Sorry to rain morbidity on America's Independence Day parade, but did you know that three US presidents have died on 4 July? Coincidence?!

Of course it is. But that doesn't make it any less of a curiosity, even more so that all three were Founding Fathers of the United States of America, and that two went in the same year.

Independence Day celebrates the 1776 Declaration of Independence when America decided to cut loose from the British Empire and go it alone (bet you regret that now we've got Queen Betty The Sequel as head of state and you've got a semi-sentient satsuma).

Thomas Jefferson and John Adams died on Independence Day in 1826, on the 50th anniversary, which must have been one hell of a party.

Adams was the second US president, serving from 1797 to 1801. Jefferson followed as the third president, from 1801 to 1809. Adams was 90 when he died at Quincy, Massachusetts. Jefferson was younger, at 83, when he died at Charlottesville, Virginia.

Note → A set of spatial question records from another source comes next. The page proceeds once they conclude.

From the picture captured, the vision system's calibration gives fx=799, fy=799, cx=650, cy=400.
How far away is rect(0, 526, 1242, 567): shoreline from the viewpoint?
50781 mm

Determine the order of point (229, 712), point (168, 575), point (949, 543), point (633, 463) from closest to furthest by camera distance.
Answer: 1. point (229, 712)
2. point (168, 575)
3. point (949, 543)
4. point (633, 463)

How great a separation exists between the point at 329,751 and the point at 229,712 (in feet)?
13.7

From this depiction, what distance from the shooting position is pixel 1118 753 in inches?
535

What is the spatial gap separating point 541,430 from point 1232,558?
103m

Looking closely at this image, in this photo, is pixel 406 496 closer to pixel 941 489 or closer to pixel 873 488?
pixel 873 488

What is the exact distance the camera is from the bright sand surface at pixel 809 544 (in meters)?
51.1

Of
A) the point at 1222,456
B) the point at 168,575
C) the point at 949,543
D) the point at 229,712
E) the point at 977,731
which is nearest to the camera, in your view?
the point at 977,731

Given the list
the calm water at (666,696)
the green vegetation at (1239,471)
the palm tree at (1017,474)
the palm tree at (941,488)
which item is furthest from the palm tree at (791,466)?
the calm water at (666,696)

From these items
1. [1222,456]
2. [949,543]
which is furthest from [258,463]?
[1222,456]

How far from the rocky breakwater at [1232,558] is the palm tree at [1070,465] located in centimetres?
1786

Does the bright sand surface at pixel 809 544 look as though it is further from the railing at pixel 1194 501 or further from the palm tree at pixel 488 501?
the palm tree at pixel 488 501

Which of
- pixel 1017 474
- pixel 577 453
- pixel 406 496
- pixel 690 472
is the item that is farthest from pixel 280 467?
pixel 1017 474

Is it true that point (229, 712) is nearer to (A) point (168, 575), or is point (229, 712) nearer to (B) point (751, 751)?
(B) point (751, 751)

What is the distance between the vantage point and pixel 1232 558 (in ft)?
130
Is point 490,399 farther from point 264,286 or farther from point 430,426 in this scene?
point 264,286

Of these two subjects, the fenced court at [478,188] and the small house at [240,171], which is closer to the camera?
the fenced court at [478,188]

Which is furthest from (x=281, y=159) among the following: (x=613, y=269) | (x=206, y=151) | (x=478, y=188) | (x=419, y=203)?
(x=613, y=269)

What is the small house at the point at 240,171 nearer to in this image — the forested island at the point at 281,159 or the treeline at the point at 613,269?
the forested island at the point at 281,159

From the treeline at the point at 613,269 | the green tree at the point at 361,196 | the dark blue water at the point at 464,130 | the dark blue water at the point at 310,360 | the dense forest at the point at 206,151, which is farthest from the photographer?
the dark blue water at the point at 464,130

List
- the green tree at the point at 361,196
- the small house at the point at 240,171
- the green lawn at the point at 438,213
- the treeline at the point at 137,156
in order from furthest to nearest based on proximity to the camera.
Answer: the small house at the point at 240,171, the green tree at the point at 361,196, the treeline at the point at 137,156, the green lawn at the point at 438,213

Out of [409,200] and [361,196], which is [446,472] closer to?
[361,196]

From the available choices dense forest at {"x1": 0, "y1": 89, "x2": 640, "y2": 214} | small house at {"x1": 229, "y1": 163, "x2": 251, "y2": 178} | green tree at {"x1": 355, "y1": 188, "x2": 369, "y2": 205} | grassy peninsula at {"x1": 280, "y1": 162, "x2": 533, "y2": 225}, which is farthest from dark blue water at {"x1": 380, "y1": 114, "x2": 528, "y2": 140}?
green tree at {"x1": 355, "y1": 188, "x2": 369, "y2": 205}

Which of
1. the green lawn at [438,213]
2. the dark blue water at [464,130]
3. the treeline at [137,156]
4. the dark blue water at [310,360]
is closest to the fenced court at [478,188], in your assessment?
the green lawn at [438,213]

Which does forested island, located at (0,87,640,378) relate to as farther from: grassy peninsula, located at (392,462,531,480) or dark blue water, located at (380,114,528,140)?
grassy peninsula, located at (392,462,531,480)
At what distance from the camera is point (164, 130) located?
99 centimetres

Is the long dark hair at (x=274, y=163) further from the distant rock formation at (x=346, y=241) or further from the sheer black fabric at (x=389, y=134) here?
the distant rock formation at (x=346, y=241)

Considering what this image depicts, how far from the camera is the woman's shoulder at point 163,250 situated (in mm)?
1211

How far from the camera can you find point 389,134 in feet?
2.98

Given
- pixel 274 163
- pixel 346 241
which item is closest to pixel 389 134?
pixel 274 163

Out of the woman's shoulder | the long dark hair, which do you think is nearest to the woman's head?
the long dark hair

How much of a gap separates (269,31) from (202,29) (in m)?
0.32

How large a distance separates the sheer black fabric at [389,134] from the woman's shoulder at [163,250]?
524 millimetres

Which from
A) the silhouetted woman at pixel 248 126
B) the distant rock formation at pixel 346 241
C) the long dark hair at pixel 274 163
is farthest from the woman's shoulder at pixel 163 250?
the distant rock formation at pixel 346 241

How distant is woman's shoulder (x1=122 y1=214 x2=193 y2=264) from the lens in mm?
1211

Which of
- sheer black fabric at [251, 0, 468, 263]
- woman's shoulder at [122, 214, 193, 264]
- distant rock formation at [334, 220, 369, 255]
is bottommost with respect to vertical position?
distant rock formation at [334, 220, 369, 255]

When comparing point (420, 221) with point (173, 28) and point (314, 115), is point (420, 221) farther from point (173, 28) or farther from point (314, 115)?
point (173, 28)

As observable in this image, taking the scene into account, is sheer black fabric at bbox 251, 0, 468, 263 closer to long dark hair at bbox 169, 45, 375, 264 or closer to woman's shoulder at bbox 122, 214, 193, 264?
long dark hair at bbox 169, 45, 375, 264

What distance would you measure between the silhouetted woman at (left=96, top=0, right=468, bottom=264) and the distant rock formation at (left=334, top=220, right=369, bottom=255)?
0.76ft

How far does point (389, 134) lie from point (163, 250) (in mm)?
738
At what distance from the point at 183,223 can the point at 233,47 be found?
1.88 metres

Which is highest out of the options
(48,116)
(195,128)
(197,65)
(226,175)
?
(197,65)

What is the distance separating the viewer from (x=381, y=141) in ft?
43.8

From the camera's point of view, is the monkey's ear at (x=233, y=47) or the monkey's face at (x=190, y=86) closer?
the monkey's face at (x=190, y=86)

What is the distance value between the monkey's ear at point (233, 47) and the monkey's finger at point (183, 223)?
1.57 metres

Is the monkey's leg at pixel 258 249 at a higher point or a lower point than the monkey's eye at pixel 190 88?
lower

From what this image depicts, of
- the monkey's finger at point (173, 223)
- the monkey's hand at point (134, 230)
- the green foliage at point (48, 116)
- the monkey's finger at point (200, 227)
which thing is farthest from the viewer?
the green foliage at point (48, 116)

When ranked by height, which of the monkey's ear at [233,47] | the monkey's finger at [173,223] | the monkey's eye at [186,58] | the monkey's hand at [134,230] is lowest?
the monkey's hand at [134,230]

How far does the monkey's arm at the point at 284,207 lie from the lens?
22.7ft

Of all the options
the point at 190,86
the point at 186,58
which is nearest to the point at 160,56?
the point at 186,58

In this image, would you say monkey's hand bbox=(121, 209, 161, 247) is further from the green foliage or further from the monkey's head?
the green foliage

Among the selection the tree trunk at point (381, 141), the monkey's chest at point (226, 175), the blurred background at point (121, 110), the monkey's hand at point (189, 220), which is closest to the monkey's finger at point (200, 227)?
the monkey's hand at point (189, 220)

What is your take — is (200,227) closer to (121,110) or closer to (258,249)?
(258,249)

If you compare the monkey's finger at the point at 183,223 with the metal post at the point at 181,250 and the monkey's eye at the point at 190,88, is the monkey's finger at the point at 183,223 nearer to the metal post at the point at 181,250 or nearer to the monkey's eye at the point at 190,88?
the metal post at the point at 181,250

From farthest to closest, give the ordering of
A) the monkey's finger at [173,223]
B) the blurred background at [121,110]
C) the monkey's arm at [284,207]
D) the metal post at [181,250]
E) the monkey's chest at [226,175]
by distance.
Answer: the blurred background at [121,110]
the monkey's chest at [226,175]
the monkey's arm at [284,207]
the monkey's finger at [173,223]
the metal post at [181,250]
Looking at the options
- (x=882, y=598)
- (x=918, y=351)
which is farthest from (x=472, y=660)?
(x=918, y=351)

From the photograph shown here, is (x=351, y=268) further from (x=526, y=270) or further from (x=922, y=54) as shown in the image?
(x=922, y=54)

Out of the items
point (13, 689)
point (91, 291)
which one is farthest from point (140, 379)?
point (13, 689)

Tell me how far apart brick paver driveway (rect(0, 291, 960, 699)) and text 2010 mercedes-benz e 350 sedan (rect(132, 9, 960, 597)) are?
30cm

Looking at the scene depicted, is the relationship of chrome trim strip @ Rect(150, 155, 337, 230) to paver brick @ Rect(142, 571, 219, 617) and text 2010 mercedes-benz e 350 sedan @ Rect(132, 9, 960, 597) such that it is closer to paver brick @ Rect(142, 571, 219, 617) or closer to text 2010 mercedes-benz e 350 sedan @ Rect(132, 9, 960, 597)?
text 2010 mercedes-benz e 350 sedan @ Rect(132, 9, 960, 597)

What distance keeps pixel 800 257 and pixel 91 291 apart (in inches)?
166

American politician Daniel Webster, who was twice secretary of state and a senator, thought the two men's deaths on Independence Day was a divine intervention.

Declaration of Independence
John Trumbull's painting Declaration of Independence, depicting the five-man drafting committee. From left to right: John Adams, Roger Sherman, Thomas Jefferson, Robert R. Livingston and Benjamin Franklin John Trumbull/Wiki Commons

"It cannot but seem striking and extraordinary," Webster said, "that these two should live to see the fiftieth year from the date of that act - that they should complete that year - and that then, on the day which had fast linked for ever their own fame with their country's glory, the heavens should open to receive them both at once.

"As their lives themselves were the gifts of Providence, who is not willing to recognise in their happy termination, as well as in their long continuance, proofs that our country and its benefactors are objects of His care?"

Thomas Jefferson
Thomas Jefferson Wikimedia Commons

Well, quite. What better way to show your love and appreciation for something than harvesting a couple of souls?

And then, yet more proof that god loves America - another presidential death! Exactly five years later, James Monroe joined them. Monroe was the fifth US president, serving between 1817 and 1825, before he died on 4 July, 1831, aged 73, in New York City.

"Three of the four presidents who have left the scene of their usefulness and glory expired on the anniversary of the national birthday, a day which of all others, had it been permitted them to choose [they] would probably had selected for the termination of their careers," reported the New York Evening Post on 5 July, 1831.

It's not all presidential death on 4 July, however. One president was born on Independence Day: Calvin Coolidge in 1872. He was the 30th president, serving from 1923 to 1929. Coolidge died aged 60 in Northampton, Massachusetts.